Copy the lines of the material verbatim, starting at the line containing "What distance from" and ending at the line containing "3. point (203, 652)", both included.

— Available data —
________________________________________
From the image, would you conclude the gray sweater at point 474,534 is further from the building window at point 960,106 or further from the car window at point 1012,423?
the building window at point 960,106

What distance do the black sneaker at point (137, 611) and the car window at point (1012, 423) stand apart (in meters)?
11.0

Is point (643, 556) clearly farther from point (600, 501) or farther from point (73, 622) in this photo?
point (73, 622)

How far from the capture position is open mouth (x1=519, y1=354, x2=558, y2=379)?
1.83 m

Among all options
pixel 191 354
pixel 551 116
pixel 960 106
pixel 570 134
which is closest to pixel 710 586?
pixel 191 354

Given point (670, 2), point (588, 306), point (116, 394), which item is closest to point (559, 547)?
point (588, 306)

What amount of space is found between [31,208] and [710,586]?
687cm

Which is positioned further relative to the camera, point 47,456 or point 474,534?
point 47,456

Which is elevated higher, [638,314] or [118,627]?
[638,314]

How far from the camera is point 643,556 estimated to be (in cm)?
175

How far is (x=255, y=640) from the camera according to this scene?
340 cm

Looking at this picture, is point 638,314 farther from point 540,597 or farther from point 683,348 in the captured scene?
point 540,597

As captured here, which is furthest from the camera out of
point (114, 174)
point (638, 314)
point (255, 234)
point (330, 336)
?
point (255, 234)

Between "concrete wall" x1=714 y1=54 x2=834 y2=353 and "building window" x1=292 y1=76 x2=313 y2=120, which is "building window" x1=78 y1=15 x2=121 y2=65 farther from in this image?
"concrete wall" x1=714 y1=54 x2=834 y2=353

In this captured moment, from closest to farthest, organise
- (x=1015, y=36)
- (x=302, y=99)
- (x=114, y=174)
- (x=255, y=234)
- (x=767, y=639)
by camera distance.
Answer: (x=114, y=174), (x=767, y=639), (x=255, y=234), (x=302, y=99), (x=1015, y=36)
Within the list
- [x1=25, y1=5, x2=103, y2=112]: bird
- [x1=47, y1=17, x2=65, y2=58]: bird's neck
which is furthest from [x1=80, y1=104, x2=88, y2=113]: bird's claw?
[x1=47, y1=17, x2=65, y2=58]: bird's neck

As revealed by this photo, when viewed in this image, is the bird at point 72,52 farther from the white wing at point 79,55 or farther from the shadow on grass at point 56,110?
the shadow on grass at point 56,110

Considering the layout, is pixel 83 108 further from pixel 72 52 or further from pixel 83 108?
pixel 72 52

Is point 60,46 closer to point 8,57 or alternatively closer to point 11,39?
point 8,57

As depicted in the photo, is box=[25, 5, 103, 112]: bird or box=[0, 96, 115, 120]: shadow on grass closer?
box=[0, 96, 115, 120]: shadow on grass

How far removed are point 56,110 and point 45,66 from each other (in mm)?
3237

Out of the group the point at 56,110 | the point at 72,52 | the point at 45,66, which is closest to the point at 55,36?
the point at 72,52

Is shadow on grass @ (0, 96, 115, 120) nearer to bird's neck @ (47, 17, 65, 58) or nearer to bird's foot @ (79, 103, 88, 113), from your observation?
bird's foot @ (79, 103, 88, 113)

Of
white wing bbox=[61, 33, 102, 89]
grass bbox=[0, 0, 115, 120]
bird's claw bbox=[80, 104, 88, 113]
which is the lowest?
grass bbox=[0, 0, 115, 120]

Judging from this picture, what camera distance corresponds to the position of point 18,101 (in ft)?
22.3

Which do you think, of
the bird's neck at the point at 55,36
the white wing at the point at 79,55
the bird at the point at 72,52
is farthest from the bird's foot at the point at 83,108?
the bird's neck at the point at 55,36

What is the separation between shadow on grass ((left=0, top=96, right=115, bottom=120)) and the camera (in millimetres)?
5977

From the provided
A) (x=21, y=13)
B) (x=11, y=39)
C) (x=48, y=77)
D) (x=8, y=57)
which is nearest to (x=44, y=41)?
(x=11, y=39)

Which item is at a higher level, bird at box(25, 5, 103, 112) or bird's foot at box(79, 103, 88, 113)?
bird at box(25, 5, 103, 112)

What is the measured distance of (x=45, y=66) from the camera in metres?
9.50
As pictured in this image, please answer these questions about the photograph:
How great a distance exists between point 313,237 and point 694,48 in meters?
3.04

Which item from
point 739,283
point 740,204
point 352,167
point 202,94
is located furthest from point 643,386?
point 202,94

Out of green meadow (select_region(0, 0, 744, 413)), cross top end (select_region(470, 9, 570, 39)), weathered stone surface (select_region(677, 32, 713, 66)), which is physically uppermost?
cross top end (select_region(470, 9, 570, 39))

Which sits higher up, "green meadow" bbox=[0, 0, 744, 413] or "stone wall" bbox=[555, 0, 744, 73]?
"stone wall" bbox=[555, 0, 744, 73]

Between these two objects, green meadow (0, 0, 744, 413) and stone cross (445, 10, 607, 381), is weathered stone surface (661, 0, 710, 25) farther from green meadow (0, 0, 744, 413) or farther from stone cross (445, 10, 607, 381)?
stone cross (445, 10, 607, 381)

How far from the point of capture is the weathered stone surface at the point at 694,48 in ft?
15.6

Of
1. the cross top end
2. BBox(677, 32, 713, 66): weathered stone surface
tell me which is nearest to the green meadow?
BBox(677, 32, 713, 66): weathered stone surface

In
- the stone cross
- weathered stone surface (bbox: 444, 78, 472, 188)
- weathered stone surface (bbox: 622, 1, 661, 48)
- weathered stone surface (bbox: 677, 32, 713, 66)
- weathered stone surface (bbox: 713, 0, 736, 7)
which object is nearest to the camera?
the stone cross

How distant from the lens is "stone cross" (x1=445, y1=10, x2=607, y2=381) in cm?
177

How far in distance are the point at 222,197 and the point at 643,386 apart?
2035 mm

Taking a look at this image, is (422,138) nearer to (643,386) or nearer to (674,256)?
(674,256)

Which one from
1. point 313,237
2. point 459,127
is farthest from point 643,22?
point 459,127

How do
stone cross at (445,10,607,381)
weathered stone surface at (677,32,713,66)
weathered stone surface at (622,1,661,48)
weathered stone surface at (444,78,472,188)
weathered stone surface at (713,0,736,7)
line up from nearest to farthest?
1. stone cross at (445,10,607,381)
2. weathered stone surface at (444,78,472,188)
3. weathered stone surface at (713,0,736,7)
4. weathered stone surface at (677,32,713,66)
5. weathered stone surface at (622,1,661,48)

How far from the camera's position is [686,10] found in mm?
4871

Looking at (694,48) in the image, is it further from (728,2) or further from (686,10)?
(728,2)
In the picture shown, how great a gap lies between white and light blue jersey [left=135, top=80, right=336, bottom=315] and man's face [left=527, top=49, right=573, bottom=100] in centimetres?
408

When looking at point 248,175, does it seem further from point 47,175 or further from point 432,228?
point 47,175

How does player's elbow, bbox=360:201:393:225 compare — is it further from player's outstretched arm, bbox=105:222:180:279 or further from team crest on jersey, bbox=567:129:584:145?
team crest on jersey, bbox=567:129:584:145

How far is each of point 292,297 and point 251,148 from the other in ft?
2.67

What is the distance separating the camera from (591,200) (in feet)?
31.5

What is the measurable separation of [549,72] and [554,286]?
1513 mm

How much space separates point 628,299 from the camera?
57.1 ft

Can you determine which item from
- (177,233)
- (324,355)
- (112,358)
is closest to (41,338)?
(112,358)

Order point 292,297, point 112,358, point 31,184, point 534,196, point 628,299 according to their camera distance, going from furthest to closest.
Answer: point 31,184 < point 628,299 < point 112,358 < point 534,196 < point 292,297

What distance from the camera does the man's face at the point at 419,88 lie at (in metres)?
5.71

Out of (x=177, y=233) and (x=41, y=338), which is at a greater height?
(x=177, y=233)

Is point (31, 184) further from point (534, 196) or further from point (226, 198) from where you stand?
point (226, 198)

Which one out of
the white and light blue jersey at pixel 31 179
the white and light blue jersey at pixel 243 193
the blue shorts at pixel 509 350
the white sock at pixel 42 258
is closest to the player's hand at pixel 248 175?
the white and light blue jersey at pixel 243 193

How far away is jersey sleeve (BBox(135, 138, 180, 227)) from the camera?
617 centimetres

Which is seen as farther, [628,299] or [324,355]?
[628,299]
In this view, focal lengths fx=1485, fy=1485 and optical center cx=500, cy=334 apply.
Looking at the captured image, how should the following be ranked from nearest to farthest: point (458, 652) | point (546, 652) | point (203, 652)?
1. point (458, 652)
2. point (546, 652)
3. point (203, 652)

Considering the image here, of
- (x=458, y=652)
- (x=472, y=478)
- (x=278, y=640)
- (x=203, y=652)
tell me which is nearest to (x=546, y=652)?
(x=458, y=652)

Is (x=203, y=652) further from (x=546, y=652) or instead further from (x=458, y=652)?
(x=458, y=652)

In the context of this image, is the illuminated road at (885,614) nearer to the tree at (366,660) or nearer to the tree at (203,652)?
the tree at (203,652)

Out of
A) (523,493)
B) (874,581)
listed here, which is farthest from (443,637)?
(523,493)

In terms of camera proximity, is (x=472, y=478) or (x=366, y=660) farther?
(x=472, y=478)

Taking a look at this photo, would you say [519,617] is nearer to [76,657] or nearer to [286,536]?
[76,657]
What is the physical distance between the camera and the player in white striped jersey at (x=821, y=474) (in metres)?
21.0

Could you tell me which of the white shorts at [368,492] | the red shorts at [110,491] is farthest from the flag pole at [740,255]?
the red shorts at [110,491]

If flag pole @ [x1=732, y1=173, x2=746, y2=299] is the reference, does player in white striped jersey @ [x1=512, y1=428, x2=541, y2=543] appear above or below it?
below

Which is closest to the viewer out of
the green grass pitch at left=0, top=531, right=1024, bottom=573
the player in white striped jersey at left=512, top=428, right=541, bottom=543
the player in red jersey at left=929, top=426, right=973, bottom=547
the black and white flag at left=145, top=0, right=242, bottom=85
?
________________________________________
— Exercise solution —
What distance from the camera does the man's face at the point at 419,88 lie at (in metres)?
5.71

Out of (x=177, y=233) and (x=41, y=338), which is at a greater height?
(x=177, y=233)

Is point (31, 184) further from point (534, 196) or further from point (226, 198) from where you stand?
point (226, 198)

Which one out of
the white and light blue jersey at pixel 31 179
the white and light blue jersey at pixel 243 193
the blue shorts at pixel 509 350
the white sock at pixel 42 258
is closest to the player's hand at pixel 248 175?
the white and light blue jersey at pixel 243 193

How far away is jersey sleeve (BBox(135, 138, 180, 227)) from the camera?
617 centimetres

Which is seen as farther, [628,299] or [324,355]?
[628,299]
In this view, focal lengths fx=1485, fy=1485 and optical center cx=500, cy=334 apply.
Looking at the captured image, how should the following be ranked from nearest to farthest: point (458, 652) | point (546, 652) | point (203, 652)?
1. point (458, 652)
2. point (546, 652)
3. point (203, 652)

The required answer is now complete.